◆ TEXTO DE LEITURA
Uma pequena inflexão da língua é o suficiente para mudar o ponto de articulação de uma consoante e, desse modo, transformar uma palavra numa outra. Isto é o que sucede no par registada-rezistada, como conta Edno Pimentel, em mais uma crónica na sua coluna Professor Ferrão, do jornal angolano Nova Gazeta.
É preocupante. Tudo por desleixo. A menina vai, em Outubro, completar seis anos e até ao momento não tem a cédula. Já no princípio do ano, à criança, foi negado o acesso à creche porque, segundo a mãe, «a filha ainda não estava rezistada». Péssimo.
No seio de outras crianças, a menina teria a oportunidade de aprender a cantar, desenhar, conheceria novas crianças: socializar-se-ia, desde muito nova, brincando com outras que trazem uma educação diferente. Talvez aprendesse mesmo que quem tem cédula [é porque] já foi registada.
Nos últimos tempos, casos semelhantes tendem a reduzir, mas é possível encontrar muito boa gente por aí a rezistar (o quê não sei). Ainda acredito que, com muita persistência e força de vontade, muitos pais passarão o testemunho aos demais que é importante e correcto registar.
A pronúncia correcta da segunda sílaba registo é [ji] de jinguba, jingongo, biologia, e não [zi] de buzina, ou de resisto, que é forma do verbo resistir na primeira pessoa do singular, no presente do indicativo. É provável que a incorrecção na pronúncia derive de uma confusão com resistir. Mas este é bem diferente daquele, registar, ao qual os brasileiros acrescentam um –r– registrar, mas que nós (em Angola), e noutras paragens lusófonas, pronunciamos sem o –r-. É provável que os brasileiros tenham sido influenciados pelo francês (régistre), ainda assim, mantêm correcta a pronúncia [ji] da segunda sílaba. Pronto. Aí são outros quinhentos.

◆ TAREFA A
Em que jornal a crónica diz que sai a coluna Professor Ferrão?
◆ TAREFA B
Transcreva da crónica o trecho que vai de "No seio de outras" até "já foi registada.", incluindo estas últimas palavras.
As linhas não têm relação com a crónica.

◆ DADOS
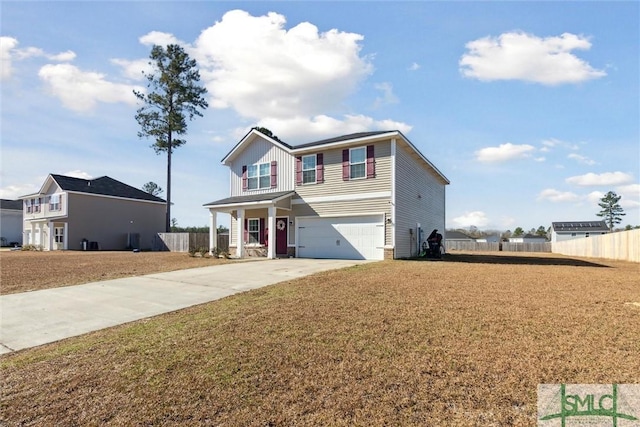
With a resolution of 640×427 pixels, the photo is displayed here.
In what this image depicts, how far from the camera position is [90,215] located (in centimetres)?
3497

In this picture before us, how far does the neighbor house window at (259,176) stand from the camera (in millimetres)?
21094

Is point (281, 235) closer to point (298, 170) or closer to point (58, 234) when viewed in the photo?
point (298, 170)

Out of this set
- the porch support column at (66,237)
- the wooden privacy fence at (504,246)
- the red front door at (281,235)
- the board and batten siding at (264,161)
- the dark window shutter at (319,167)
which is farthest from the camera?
the wooden privacy fence at (504,246)

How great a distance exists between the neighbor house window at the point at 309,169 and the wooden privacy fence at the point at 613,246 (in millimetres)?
15957

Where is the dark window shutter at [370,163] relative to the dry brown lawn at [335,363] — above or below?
above

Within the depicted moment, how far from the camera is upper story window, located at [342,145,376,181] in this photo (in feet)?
57.8

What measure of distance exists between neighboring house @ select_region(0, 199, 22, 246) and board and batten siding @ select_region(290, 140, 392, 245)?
142 ft

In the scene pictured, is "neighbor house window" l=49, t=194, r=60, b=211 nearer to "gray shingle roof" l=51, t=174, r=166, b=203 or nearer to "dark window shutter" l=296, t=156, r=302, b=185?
"gray shingle roof" l=51, t=174, r=166, b=203

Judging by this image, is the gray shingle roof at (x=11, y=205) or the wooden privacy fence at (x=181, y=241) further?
the gray shingle roof at (x=11, y=205)

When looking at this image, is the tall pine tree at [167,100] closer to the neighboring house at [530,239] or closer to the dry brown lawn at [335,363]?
the dry brown lawn at [335,363]

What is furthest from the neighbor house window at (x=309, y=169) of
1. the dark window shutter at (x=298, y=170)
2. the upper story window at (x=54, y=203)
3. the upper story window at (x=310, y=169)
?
the upper story window at (x=54, y=203)

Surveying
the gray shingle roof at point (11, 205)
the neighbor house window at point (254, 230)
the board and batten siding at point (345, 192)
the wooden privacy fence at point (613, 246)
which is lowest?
the wooden privacy fence at point (613, 246)

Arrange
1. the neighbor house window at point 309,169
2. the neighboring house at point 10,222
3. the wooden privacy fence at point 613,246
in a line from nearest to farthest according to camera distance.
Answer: the neighbor house window at point 309,169 → the wooden privacy fence at point 613,246 → the neighboring house at point 10,222

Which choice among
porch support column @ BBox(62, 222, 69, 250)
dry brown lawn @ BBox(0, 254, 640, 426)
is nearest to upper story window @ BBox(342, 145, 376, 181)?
dry brown lawn @ BBox(0, 254, 640, 426)
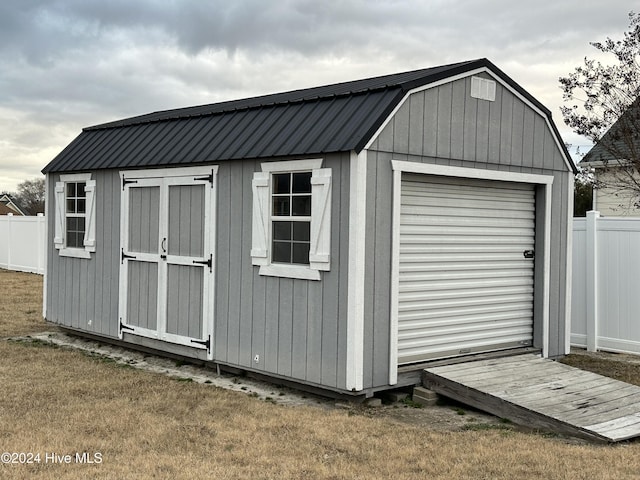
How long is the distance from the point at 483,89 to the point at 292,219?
7.53 ft

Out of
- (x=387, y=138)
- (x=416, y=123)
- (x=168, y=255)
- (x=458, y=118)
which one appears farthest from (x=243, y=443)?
(x=458, y=118)

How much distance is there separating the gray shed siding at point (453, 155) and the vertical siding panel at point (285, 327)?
84 cm

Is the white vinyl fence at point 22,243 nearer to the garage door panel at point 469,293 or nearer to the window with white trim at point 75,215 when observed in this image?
the window with white trim at point 75,215

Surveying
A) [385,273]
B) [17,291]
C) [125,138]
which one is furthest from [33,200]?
[385,273]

◆ RESPOSTA A
No jornal angolano Nova Gazeta.

◆ RESPOSTA B
No seio de outras crianças, a menina teria a oportunidade de aprender a cantar, desenhar, conheceria novas crianças: socializar-se-ia, desde muito nova, brincando com outras que trazem uma educação diferente. Talvez aprendesse mesmo que quem tem cédula [é porque] já foi registada.